The armored spirit shook his head slowly. "I am a spirit of Justice. In the moments before his death, Kristoff called out for comfort. For someone, something, to be with him at the end. I answered. Through me, the dying Kristoff could once more see the world, and extend our hand towards those in need of succor or retribution." Justice closed and opened his hand. "...But it has been many years since he last kept pace beside me. Somewhere along the way, our wanderings through this keep became mine. And I was alone."

Anders took a step forward. The words of comfort and empathy he wanted to say instead came out as, "And the vines? Why keep everyone out?"

Justice looked at him with eyes that blazed so white it left behind spots in his vision when he shook his head to clear it. "The veil between this world and my own is thin, in this place. The roses that had already grown here took shape and will according to my own. Only those worthy would look upon Kristoff. Or at least… such was the intention. In truth, I suppose I wanted to grant him the peace he seemed to have rarely found in life. It is a strange thing for a spirit to desire, but Kristoff's desires had already begun to alter my purpose by then."
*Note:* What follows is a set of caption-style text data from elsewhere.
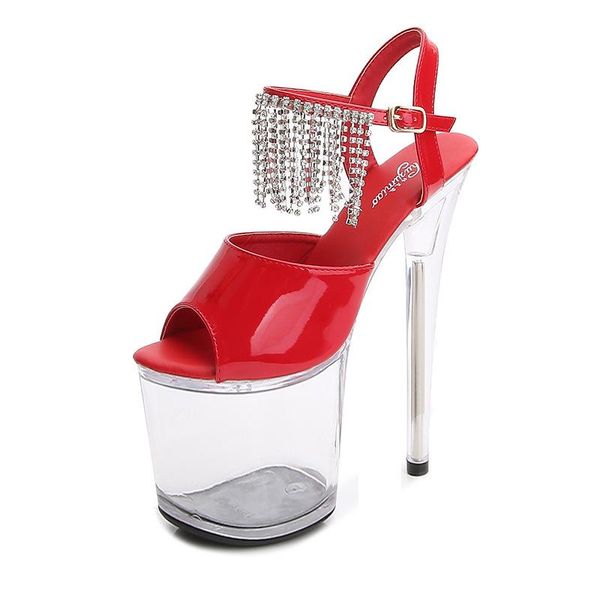 dress shoes 34-45 big size pvc summer women 20cm high heels transparent crystal platform ankle buckle ladies sandals simple party pumps, Black
dress shoes 34-45 big size pvc summer women 20cm high heels transparent crystal platform ankle buckle ladies sandals simple party pumps, Black
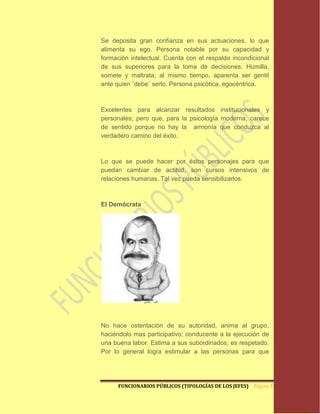 Se deposita gran confianza en sus actuaciones, lo que
alimenta su ego. Persona notable por su capacidad y
formación intelectual. Cuenta con el respaldo incondicional
de sus superiores para la toma de decisiones. Humilla,
somete y maltrata; al mismo tiempo, aparenta ser gentil
ante quien ¨debe¨ serlo. Persona psicótica, egocéntrica.



Excelentes para alcanzar resultados institucionales y
personales; pero que, para la psicología moderna, carece
de sentido porque no hay la armonía que conduzca al
verdadero camino del éxito.



Lo que se puede hacer por éstos personajes para que
puedan cambiar de actitud, son cursos intensivos de
relaciones humanas. Tal vez pueda sensibilizarlos.



El Demócrata




No hace ostentación de su autoridad, anima al grupo,
haciéndolo mas participativo; conducente a la ejecución de
una buena labor. Estima a sus subordinados; es respetado.
Por lo general logra estimular a las personas para que




      FUNCIONARIOS PÚBLICOS (TIPOLOGÍAS DE LOS JEFES) Página 32
 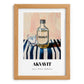 Akvavit – on Striped Tablecloth, Danish Spirit Wall Print, set in oak frame
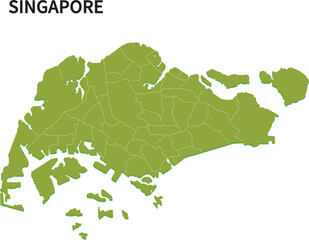 シンガポール/SINGAPOREの地域区分イラスト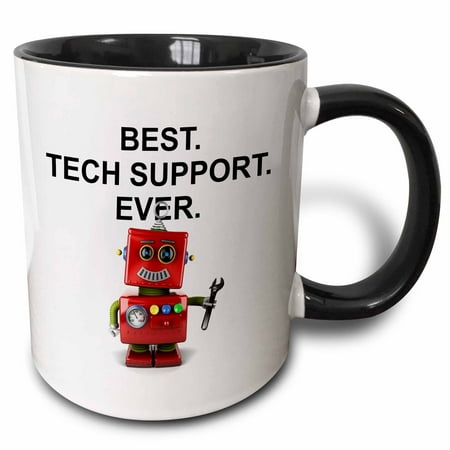 3dRose Best Tech Support Ever toy robot with wrench - Two Tone Black Mug, (Best New Tech Gadgets)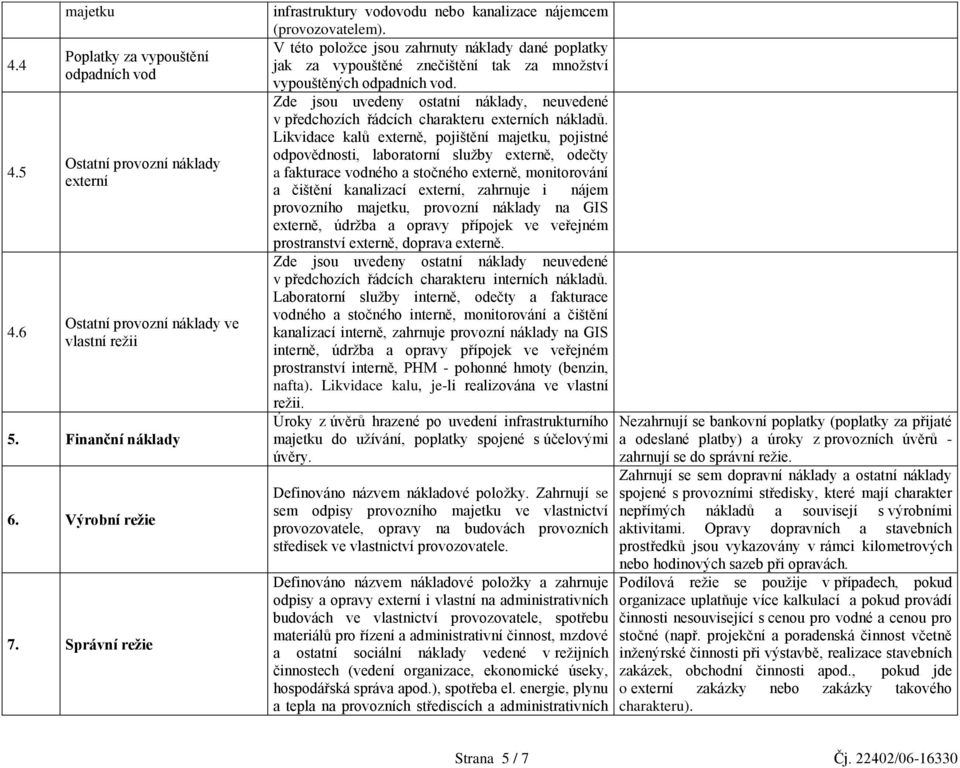 V této položce jsou zahrnuty náklady dané poplatky jak za vypouštěné znečištění tak za množství vypouštěných odpadních vod.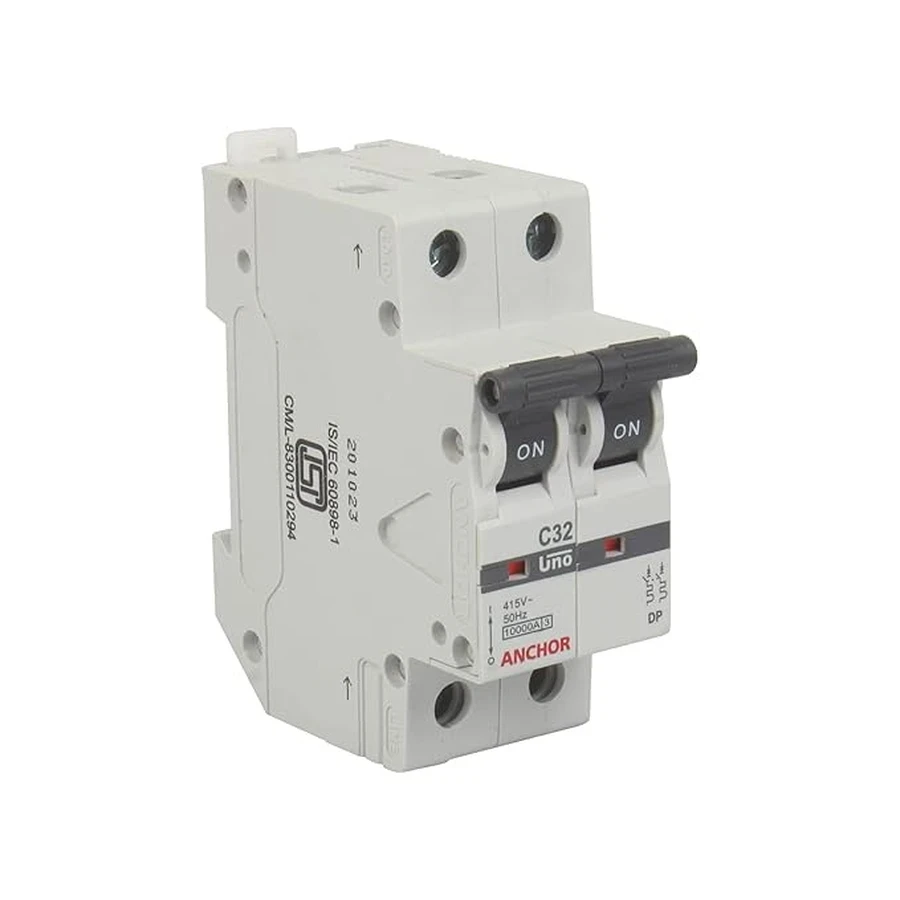 Anchor UNO DP MCB 32A 'C' Curve 98022 - Double Pole, Medium Current Capacity, DIN Rail Mount Standard Circuit Breaker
"And what is your purpose now?"

Kristoff… no, Justice, frowned at him with a face that was truly his, and Anders could not bear to look away. "To burn away injustice of all kinds, including the small. The curses that many would not ever notice, and to… provide what measure of peace I can."

Anders' heart, still heavy with a curse that had lightened perhaps but that had not left entirely, reached out a hand towards Justice. "I don't know what peace anyone has ever managed to find with me, but I want to try, with you. Maybe we'll find something close to it."

The spirit of Justice looked at his hand, and then he grasped Anders' wrist tightly, in the way of warriors. After that, the world began to burn away blue at the edges as Anders smiled. "Join with me, instead of Kristoff. You did what you could to ease his way, but he is gone. You never need to be alone again, and neither do I."

When his vision cleared, the spirit of Justice had disappeared from the room. Anders almost began to panic, until he heard and felt another presence in his mind in the same way you can feel someone standing beside you in a dark room. "We will find our truth together."

They both smiled, and in this way the pair of them left this story, but began many more.